Grand Central Publishing, $6.99, ISBN 978-0-446-61846-5
Contemporary Romance, 2008
I don’t understand Once Smitten, Twice Shy, I’m sorry. Maybe I’m just not an understanding person, emphatic and sensitive to the plight of lovelorn darlings. Maybe I’m just a cynical hag. I don’t know. Reading this story, my reaction is pretty much, “Oh you babies, what are you all doing?”
Okay, we have Shane Tremont. He’s with the Secret Service and when the story opens, he saves the President’s daughter, Elysee Benedict, from being turned into a photogenic victim of an out-of-control backhoe during a groundbreaking ceremony at the University of Texas. Elysee is already smitten with Shane, so she now wastes no time in deciding that her rescuer will be her husband. When President Nathan Benedict approaches Shane about this, Shane is like, “Uh… dur… I’m a dum-dum… okay.”
Shane’s ex-wife is Tish Gallagher. Knowing that Shane and his ex-wife parted ways under less than pleasant circumstances, Elysee decides to hire Tish as the official photographer for the wedding so that she can approach Tish, girlfriend to girlfriend, to figure out ways to handle her future husband. Tish knows that taking the gig is a bad idea, but the Great Plot Device in the blessed heavens has decreed that Tish’s wedding videography business is in the pits so it’s not like she can turn down the gig.
Soon Shane “Hur… dur… duh!” Tremont and Tish are heavy breathing and groping all over the place like the folks on The Real World. I’d feel sorry for the naïve Elysee if it weren’t clear from the start that she doesn’t love Shane as much as she loves the fantasy of being loved by a knight in shining armor. She’s better off without Shane, in fact.
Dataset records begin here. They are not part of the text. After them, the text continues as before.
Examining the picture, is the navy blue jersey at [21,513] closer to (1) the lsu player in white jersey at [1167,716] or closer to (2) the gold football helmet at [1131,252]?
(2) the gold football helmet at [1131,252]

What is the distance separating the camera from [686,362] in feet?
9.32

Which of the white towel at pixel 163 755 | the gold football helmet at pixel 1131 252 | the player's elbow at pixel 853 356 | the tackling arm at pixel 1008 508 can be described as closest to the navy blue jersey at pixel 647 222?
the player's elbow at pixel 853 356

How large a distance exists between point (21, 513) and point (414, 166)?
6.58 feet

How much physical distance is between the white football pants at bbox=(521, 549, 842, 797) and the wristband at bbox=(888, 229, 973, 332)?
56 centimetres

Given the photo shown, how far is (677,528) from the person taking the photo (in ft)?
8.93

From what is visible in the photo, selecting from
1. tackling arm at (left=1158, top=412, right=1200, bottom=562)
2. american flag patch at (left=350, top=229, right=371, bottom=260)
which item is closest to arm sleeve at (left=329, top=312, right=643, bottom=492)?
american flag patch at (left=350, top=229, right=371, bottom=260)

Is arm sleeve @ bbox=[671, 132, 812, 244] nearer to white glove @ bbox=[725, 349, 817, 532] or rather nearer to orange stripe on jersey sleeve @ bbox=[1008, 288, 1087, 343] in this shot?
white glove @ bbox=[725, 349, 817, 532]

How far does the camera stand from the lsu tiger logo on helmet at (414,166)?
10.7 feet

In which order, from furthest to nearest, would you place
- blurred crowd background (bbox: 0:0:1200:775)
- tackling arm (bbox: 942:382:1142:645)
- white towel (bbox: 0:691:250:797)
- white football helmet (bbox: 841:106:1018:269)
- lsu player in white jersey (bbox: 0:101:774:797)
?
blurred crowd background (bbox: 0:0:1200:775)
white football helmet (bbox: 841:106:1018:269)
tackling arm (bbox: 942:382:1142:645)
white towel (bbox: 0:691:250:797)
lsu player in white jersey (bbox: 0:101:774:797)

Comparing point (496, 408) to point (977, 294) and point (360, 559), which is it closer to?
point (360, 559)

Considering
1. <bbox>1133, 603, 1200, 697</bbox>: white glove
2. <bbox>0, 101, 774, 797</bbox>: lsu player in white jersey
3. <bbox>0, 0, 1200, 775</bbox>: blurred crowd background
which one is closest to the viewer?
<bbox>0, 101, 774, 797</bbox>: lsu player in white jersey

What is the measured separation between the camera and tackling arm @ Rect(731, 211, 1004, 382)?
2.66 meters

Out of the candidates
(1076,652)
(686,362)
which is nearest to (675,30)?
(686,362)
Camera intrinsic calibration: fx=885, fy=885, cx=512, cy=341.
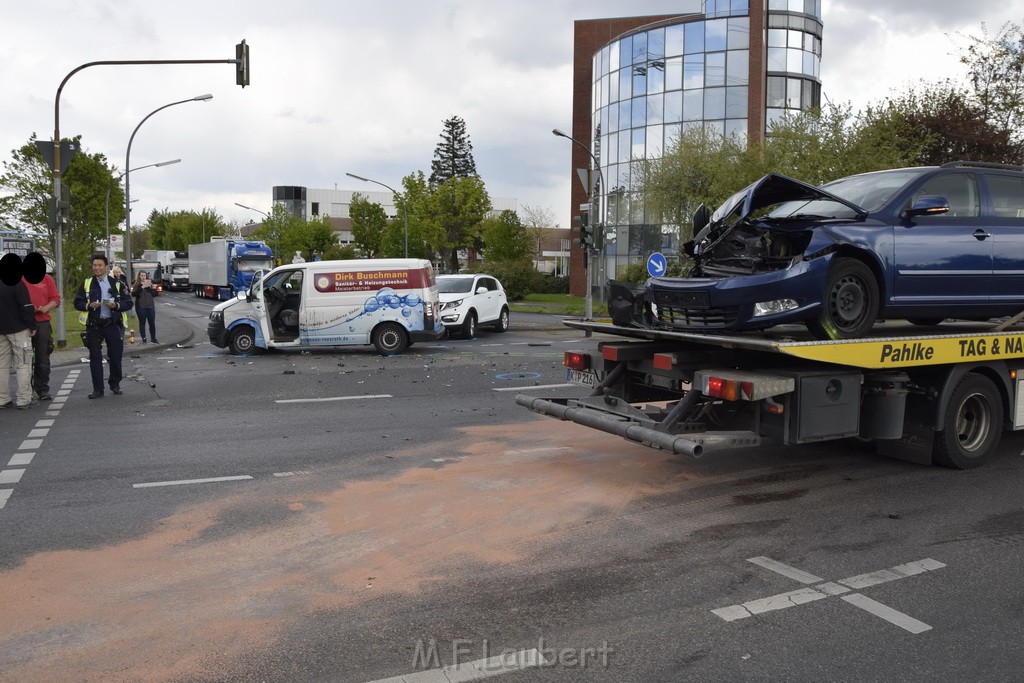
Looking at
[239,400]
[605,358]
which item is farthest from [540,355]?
[605,358]

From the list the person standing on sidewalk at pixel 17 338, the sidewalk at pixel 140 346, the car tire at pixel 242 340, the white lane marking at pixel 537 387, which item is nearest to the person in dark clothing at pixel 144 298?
the sidewalk at pixel 140 346

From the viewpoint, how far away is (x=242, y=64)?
1958 cm

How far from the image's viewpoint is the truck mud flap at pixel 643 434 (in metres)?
5.98

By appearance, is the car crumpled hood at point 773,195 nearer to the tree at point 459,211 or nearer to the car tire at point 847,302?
the car tire at point 847,302

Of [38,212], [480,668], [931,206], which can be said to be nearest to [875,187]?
[931,206]

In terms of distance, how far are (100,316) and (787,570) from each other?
999cm

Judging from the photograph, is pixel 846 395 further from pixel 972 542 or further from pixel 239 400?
pixel 239 400

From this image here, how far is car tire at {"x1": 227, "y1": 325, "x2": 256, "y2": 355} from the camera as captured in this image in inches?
736

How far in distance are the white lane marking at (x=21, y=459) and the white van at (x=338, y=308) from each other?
1001cm

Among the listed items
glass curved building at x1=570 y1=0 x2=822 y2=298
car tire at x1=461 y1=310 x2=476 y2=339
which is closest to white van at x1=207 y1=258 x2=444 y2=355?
car tire at x1=461 y1=310 x2=476 y2=339

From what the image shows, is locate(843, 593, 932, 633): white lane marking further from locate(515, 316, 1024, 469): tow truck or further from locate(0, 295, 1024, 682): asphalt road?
locate(515, 316, 1024, 469): tow truck

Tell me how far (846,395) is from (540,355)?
1179 cm

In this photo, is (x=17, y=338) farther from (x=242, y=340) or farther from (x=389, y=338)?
(x=389, y=338)

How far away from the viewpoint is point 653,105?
151 feet
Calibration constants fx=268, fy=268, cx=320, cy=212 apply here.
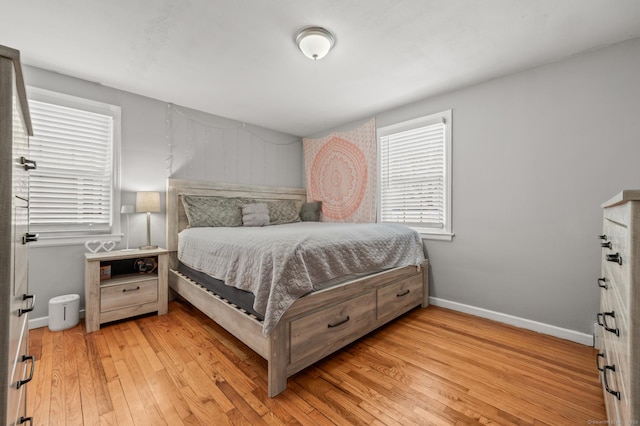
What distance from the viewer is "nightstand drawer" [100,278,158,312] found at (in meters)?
2.44

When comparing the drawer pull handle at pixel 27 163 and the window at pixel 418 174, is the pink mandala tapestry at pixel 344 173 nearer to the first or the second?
the window at pixel 418 174

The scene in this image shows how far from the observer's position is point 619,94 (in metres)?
2.07

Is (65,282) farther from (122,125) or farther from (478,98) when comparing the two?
(478,98)

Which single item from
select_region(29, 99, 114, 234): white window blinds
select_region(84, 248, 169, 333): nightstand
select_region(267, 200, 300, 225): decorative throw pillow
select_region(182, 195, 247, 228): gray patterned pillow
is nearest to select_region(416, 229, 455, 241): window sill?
select_region(267, 200, 300, 225): decorative throw pillow

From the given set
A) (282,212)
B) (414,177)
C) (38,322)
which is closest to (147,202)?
(38,322)

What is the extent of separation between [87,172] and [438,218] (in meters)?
3.80

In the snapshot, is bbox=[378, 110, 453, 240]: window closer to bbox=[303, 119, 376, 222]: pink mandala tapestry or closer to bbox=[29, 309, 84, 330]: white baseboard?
bbox=[303, 119, 376, 222]: pink mandala tapestry

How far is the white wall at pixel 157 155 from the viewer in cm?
255

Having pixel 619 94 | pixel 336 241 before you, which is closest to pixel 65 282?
pixel 336 241

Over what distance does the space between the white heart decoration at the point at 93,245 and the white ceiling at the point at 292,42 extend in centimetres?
165

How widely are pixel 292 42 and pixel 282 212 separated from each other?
2.29 m

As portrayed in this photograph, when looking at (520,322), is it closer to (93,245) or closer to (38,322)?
(93,245)

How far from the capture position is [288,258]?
1.60 meters

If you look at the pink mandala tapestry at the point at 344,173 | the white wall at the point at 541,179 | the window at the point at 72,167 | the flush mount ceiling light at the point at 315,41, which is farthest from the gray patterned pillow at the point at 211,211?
the white wall at the point at 541,179
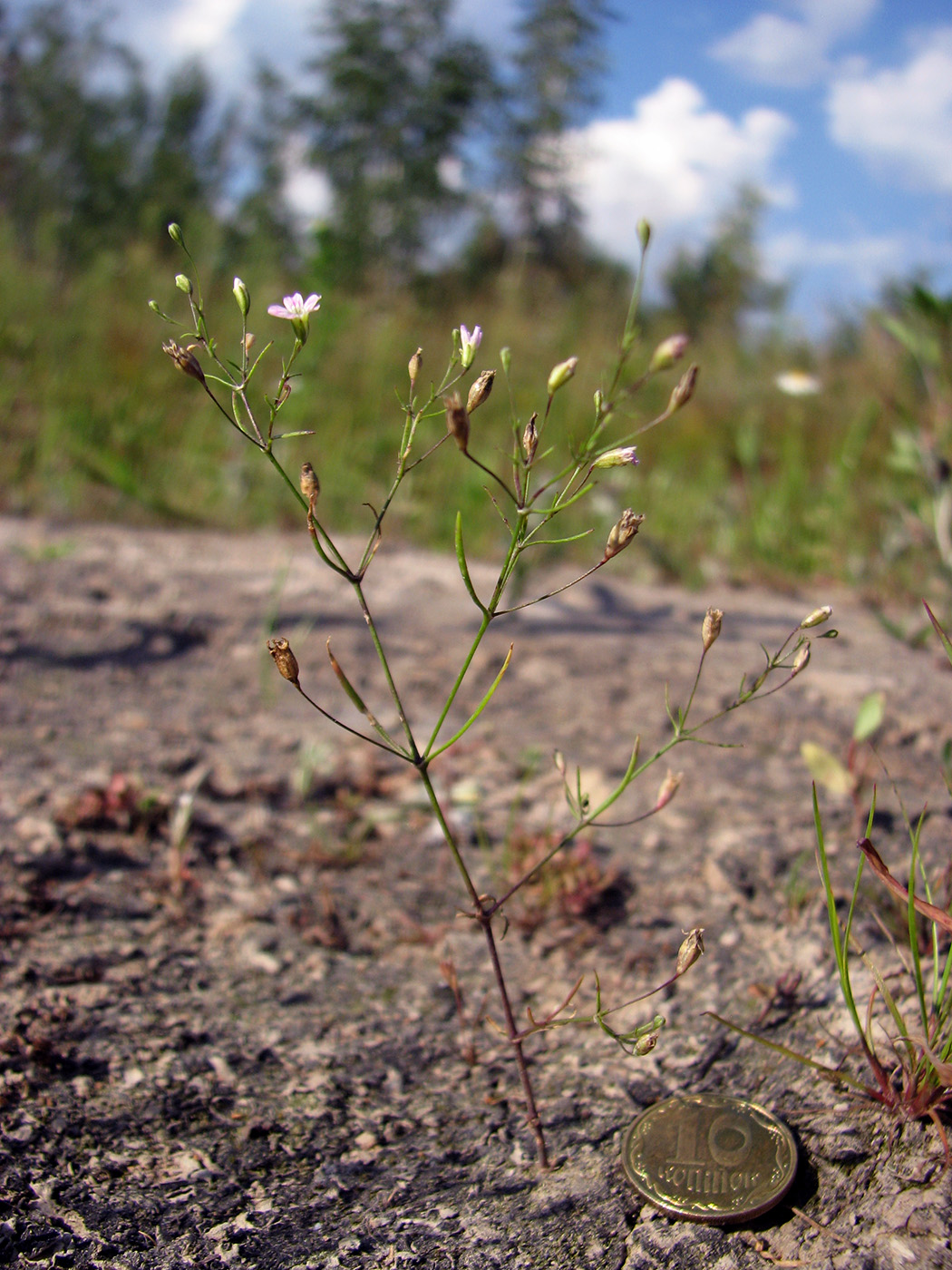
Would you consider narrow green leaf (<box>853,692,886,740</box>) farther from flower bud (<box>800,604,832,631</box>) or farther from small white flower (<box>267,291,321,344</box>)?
small white flower (<box>267,291,321,344</box>)

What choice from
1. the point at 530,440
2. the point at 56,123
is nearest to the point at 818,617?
the point at 530,440

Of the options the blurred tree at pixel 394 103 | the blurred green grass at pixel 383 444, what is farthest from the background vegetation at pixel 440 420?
the blurred tree at pixel 394 103

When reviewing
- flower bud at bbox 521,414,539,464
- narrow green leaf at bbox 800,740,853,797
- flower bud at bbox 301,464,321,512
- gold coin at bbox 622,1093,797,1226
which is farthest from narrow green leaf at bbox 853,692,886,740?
flower bud at bbox 301,464,321,512

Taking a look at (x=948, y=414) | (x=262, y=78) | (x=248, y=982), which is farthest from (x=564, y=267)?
(x=248, y=982)

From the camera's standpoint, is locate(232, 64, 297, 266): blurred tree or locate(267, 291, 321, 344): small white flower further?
locate(232, 64, 297, 266): blurred tree

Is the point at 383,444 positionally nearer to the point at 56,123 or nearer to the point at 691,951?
the point at 691,951

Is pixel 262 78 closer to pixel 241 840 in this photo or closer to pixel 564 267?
pixel 564 267
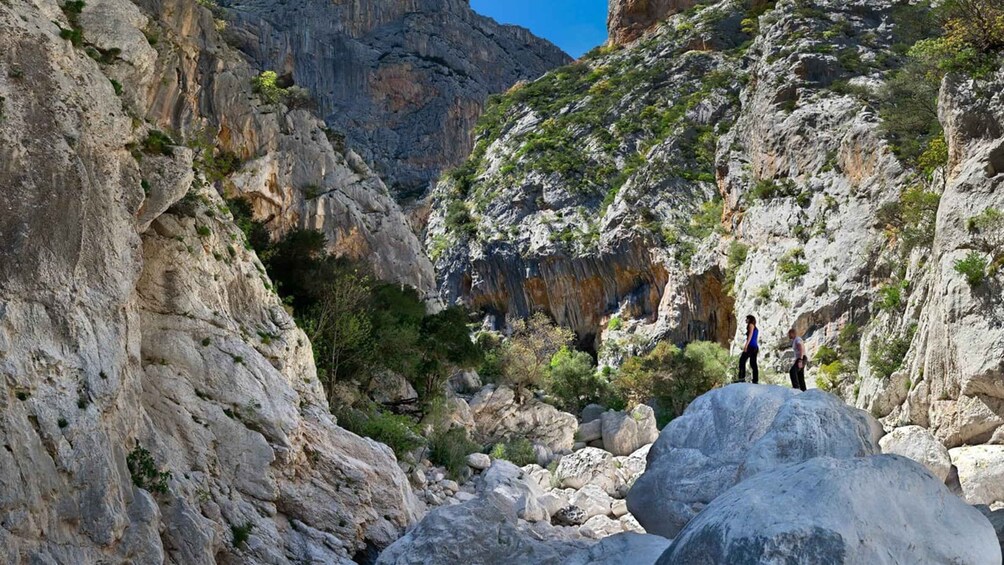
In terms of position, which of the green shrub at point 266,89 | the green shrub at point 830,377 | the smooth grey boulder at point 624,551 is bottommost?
the smooth grey boulder at point 624,551

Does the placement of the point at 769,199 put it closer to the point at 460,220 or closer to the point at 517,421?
the point at 517,421

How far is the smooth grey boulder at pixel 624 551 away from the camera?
8.79 meters

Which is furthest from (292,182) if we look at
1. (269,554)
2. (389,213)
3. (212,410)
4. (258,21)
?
(258,21)

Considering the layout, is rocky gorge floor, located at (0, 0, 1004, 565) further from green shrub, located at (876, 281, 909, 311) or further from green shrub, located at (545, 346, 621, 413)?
green shrub, located at (545, 346, 621, 413)

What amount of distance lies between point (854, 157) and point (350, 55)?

I don’t have issues with Shane and Tish committing emotional and physical cuckoldry on Elysee. However, I do have a problem trying to figure out why these characters are being so melodramatic about what they do. Seriously, Shane is engaged to the President’s daughter. Is he crazy? Perhaps it is a good thing that we are talking about the President of the USA and not, say, the King of Bahrain, because then things can get ugly. A decent man would have removed his rear end off that particular toilet seat long ago and do the decent thing with Elysee, but Shane lumbers around like a dazed twit, molesting the willing Tish while acting like some emo caveman. Tish is like, oh, oh, oh, he’s touching her there, oh, oh oh, but come on. These two act like they are some kind of grand lovers torn by… something, I guess… when they are actually behaving like two people who just want to rip off each other’s clothes and shag the night away.
Maybe I’d be more sympathetic if the author had had her characters connect to each other on a more emotional level first. Here, when the two characters reunite, they are antagonistic but they also desire each other still. Ms Wilde’s mistake here, I feel, is to have the characters then start pawing each other in a love-hate-whatever way when a more believable approach would be to have these characters talk, exorcise all their past demons in the closet, and maybe even throw things at each other before succumbing to their libido. Without a strong emotional bond evident, Tish and Shane come off like two weak-willed creeps who are sneaking off to the nearest broom closet to hump away the rest of the night during some Christmas office party.
When Elysee remarks that she wishes she will find a “connection” like that between Tish and Shane one day, my response to her is, “Oh baby, that’s easy. Just give him enough alcohol and he’d behave just like Shane.” Okay, so two people are theoretically “connected” if they are shagging – if you know what I mean – but I don’t think Elysee is talking about that kind of connection.
Like I’ve said, maybe I’m just too old, or maybe I’ve seen too many drunk people dry hump each other like silly mules, but I find it really hard to take this melodramatic angst-ridden “Our humping, it’s so complicated!” drama of theirs seriously. He’s engaged, she’s getting physical with him while his fiancée’s not looking, and finally, they realize they are still into each other. How mundane. What’s on the evening news?